#### SET PROBLEM A:
In the forum thread about shoulder burn, why does biggerben692000 put a hand up on something and stretch after each set? Answer in one to three sentences.

#### SOURCE:
[start]
# Extreme burn working shoulders?



## ccpro (Nov 9, 2012)

I love working shoulders, one of my favorite bodyparts.  I alternate excercises pretty often but stick to 12 sets, either cable or dumbell presses, lateral raises, and upright rows.  I get an extreme burn almost incapacitating!  It's like the lactic acid doesn't stop well after the workout is done.  It's not an unhealthy pain but it is very intense....anyone else with shoulders or other body parts?


----------



## 63Vette (Nov 9, 2012)

ccpro said:


> I love working shoulders, one of my favorite bodyparts.  I alternate excercises pretty often but stick to 12 sets, either cable or dumbell presses, lateral raises, and upright rows.  I get an extreme burn almost incapacitating!  It's like the lactic acid doesn't stop well after the workout is done.  It's not an unhealthy pain but it is very intense....anyone else with shoulders or other body parts?



I get a ridiculous pump and sometimes a burn in my delts when I do Arnold Dumbbell presses. I also get a wicked calf burn when I do supersets with standing and seated calf raises.

I am not crazy about the burn but I am falling more and more in love with the pump. Some are better than others but the worst I ever had was pretty damn good!

Respect,
Vette


----------



## IWannaGetBig (Nov 9, 2012)

Sometimes when I'm doing shrugs I get a pain, like a pinched nerve , in my right delt.


----------



## biggerben692000 (Nov 9, 2012)

After I do lateral raises I'm hurting, badly. After each set I have to put my hand up on something and stretch a bit. My shoulders BURN like a motherfucker. I hate it but I love it at the same time...fuck.


----------



## Rip (Nov 9, 2012)
[end]
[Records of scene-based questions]
[start]
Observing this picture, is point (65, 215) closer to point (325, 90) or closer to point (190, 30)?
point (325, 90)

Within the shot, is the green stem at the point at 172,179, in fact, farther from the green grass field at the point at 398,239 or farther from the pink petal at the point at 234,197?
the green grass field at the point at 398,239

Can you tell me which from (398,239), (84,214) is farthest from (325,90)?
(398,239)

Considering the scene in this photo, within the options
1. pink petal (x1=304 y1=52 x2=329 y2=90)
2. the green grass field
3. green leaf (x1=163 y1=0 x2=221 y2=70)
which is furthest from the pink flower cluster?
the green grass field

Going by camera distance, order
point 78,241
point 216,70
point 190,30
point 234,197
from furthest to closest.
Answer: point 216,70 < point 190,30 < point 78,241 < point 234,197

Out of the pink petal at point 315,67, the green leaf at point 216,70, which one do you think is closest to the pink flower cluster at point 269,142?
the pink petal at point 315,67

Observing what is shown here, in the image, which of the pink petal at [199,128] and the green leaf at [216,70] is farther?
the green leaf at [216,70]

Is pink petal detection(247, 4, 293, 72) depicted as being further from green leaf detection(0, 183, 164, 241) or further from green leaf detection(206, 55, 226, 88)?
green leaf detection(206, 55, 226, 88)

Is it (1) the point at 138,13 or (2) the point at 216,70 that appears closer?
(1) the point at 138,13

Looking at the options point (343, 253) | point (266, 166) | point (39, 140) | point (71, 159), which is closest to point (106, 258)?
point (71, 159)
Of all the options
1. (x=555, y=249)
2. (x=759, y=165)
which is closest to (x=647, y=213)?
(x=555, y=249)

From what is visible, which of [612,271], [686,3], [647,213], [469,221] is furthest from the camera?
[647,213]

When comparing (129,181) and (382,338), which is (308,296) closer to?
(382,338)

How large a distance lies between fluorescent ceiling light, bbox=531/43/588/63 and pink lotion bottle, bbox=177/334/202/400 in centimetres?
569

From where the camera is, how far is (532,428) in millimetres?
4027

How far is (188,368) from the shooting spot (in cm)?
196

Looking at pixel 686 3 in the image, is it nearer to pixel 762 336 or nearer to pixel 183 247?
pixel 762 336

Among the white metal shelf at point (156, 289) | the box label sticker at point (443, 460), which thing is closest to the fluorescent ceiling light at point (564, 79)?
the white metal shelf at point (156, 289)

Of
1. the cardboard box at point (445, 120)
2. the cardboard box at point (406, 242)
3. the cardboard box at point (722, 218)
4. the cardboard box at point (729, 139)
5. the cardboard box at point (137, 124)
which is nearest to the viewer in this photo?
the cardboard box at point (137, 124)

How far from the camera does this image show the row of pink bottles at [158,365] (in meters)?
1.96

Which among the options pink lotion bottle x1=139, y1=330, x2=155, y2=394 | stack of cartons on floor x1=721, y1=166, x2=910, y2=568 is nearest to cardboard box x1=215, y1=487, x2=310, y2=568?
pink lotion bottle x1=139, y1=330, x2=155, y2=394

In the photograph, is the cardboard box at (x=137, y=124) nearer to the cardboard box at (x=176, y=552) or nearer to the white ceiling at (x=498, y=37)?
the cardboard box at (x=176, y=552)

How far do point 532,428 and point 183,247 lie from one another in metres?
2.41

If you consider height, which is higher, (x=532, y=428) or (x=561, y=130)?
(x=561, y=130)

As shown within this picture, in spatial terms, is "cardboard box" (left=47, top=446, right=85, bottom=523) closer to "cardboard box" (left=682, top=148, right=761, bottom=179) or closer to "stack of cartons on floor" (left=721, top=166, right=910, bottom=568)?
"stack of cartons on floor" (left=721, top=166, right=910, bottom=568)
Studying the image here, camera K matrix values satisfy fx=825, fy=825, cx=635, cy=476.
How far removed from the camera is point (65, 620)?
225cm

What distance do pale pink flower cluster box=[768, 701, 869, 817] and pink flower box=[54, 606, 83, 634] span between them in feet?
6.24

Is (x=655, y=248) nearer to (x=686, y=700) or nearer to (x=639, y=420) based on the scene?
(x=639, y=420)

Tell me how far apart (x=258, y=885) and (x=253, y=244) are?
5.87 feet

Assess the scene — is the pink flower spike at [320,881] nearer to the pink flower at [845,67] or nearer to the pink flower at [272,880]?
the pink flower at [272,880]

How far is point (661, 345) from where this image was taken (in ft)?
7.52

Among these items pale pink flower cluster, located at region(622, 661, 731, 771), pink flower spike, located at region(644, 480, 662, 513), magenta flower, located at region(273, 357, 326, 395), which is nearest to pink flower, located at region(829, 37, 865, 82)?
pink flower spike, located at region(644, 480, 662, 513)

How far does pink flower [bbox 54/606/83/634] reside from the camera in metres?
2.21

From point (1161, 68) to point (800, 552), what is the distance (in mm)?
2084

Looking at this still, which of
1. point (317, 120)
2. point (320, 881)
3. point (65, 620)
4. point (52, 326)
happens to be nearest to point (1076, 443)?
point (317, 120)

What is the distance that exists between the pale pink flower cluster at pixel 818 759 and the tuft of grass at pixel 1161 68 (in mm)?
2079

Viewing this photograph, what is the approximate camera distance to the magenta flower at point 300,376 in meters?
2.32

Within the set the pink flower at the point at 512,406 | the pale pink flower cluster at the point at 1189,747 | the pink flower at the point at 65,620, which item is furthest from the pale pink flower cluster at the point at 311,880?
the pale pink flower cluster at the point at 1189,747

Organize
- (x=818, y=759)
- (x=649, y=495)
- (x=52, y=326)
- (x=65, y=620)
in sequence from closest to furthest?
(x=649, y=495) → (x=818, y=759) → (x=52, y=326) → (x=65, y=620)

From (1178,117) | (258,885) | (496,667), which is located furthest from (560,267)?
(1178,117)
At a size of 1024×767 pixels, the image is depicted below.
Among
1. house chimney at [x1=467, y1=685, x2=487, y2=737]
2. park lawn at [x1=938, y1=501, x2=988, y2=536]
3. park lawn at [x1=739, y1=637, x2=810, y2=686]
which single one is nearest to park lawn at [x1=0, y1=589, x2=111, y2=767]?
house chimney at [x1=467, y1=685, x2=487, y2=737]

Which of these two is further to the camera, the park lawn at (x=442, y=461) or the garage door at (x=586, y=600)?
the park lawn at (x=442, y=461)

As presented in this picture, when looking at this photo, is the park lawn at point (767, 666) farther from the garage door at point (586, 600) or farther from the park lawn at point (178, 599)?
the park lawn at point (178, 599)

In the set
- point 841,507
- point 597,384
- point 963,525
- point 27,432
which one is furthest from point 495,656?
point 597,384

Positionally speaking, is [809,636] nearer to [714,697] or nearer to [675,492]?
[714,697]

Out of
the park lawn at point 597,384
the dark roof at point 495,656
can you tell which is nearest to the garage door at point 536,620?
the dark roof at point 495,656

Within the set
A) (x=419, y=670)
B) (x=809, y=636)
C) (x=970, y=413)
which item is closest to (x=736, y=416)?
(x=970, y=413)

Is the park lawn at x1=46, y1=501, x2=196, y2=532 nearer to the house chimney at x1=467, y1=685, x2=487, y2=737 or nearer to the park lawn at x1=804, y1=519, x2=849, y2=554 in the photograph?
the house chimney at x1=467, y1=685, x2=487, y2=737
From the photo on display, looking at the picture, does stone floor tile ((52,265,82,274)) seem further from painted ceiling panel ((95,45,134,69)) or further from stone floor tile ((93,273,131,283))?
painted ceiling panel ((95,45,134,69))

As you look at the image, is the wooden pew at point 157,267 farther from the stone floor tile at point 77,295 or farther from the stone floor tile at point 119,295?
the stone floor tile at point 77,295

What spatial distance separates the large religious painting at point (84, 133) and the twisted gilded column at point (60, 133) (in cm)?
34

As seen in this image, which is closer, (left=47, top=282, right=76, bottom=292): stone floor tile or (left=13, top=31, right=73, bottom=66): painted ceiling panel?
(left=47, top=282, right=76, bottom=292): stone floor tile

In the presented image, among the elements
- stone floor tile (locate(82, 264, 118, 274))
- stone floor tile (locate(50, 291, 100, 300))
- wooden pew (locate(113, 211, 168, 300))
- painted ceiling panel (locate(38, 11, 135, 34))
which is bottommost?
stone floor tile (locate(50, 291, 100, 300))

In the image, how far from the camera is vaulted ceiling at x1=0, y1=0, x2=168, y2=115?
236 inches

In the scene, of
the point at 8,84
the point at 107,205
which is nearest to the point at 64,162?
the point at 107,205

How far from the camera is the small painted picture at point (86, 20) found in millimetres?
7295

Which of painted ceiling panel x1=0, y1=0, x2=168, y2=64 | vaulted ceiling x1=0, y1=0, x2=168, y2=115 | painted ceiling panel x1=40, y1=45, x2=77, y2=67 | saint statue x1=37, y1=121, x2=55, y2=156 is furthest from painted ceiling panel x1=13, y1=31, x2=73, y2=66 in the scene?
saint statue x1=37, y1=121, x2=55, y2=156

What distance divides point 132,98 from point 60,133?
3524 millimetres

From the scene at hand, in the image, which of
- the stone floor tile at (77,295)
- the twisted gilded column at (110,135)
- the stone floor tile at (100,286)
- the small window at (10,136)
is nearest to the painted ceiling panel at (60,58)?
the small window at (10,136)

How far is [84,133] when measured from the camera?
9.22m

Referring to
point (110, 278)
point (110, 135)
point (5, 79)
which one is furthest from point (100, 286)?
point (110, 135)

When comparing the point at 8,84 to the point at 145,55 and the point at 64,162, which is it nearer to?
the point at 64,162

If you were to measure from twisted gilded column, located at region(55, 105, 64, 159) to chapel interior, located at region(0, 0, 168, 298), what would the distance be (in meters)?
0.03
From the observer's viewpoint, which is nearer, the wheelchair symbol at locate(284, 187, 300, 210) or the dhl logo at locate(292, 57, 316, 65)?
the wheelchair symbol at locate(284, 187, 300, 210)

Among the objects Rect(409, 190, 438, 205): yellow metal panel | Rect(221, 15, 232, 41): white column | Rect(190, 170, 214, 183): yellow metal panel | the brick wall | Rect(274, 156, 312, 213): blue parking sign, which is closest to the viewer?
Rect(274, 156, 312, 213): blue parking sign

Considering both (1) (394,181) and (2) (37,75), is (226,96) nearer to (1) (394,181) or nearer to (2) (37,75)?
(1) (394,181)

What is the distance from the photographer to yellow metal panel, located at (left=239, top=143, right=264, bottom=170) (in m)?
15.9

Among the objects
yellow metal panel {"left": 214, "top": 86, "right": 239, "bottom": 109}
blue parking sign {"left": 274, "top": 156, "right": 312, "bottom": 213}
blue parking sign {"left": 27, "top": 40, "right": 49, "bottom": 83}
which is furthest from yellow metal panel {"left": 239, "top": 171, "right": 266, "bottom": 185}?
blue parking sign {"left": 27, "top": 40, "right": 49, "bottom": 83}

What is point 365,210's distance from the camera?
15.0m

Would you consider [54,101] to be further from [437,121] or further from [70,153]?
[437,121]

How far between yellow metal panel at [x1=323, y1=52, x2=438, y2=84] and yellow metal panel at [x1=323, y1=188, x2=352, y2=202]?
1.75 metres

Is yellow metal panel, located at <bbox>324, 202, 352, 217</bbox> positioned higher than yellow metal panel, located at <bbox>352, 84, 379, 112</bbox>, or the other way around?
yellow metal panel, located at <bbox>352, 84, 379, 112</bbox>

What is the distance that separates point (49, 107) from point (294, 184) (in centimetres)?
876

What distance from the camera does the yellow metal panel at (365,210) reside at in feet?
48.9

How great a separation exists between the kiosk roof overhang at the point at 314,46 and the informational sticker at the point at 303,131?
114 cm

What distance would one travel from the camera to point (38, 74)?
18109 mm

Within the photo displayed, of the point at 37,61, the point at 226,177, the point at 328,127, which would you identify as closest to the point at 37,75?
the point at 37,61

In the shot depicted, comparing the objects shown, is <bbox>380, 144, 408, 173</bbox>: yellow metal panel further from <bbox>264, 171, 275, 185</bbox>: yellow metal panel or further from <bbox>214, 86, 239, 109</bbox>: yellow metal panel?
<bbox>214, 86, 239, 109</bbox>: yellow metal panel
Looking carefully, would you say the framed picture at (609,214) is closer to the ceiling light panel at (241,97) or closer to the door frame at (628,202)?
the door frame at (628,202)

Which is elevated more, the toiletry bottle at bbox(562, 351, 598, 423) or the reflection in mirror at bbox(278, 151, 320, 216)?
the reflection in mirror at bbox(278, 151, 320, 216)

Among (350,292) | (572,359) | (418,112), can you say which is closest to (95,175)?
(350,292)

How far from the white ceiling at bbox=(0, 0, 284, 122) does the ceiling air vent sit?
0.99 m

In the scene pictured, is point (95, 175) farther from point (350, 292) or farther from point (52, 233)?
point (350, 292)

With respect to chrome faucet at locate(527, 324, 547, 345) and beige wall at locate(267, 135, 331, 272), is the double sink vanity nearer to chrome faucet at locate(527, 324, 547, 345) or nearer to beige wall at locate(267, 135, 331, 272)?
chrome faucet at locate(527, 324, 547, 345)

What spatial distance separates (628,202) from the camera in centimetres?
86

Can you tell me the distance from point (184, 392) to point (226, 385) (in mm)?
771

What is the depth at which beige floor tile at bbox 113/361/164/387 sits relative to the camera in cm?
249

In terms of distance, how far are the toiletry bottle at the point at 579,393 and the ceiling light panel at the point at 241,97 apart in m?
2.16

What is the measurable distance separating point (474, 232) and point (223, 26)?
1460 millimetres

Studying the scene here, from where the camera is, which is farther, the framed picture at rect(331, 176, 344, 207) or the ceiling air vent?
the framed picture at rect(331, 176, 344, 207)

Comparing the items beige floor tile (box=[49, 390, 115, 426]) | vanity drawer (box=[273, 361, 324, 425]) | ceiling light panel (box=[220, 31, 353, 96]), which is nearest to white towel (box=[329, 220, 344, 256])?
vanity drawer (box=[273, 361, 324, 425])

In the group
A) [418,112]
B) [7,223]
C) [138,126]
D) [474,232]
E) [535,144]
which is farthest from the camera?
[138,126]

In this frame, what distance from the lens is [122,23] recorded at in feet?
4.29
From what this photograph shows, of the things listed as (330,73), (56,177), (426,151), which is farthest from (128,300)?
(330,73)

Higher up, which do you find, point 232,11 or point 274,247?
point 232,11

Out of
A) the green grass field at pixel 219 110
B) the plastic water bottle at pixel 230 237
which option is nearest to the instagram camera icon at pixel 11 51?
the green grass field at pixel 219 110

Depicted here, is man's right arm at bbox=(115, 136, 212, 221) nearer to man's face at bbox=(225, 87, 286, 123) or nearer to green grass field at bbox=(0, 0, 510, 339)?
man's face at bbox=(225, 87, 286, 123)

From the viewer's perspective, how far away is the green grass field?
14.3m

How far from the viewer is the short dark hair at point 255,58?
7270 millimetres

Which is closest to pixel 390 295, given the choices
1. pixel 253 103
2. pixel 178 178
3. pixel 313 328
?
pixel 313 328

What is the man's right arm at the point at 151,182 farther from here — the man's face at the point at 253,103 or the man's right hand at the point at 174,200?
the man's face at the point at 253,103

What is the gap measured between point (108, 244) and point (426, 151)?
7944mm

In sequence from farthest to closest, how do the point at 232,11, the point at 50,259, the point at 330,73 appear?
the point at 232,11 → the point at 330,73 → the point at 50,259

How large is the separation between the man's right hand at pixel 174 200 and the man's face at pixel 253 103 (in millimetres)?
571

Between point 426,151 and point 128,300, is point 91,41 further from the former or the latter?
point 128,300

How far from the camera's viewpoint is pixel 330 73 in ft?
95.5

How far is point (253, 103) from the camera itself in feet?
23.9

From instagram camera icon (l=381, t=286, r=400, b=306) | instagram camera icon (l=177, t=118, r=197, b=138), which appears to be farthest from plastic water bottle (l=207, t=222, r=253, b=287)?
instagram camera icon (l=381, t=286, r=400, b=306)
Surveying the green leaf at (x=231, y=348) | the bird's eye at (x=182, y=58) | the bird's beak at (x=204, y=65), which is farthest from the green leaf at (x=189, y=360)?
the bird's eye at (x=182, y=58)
[end]
#### SET PROBLEM B:
Can you give again, word for word, the part of the rows that opens with the line containing "Viewing this photograph, what" and closes with the line containing "(x=649, y=495) →"?

#### TASK ANSWER A:
Lateral raises leave biggerben692000 hurting badly, with shoulders that burn intensely. So after each set the poster puts a hand up on something and stretches a bit.

#### TASK ANSWER B:
Viewing this photograph, what is the approximate camera distance to the magenta flower at point 300,376 in meters?
2.32

Within the set the pink flower at the point at 512,406 | the pale pink flower cluster at the point at 1189,747 | the pink flower at the point at 65,620, which item is furthest from the pale pink flower cluster at the point at 311,880?
the pale pink flower cluster at the point at 1189,747

Organize
- (x=818, y=759)
- (x=649, y=495)
- (x=52, y=326)
- (x=65, y=620)
in sequence from closest to furthest?
(x=649, y=495) → (x=818, y=759) → (x=52, y=326) → (x=65, y=620)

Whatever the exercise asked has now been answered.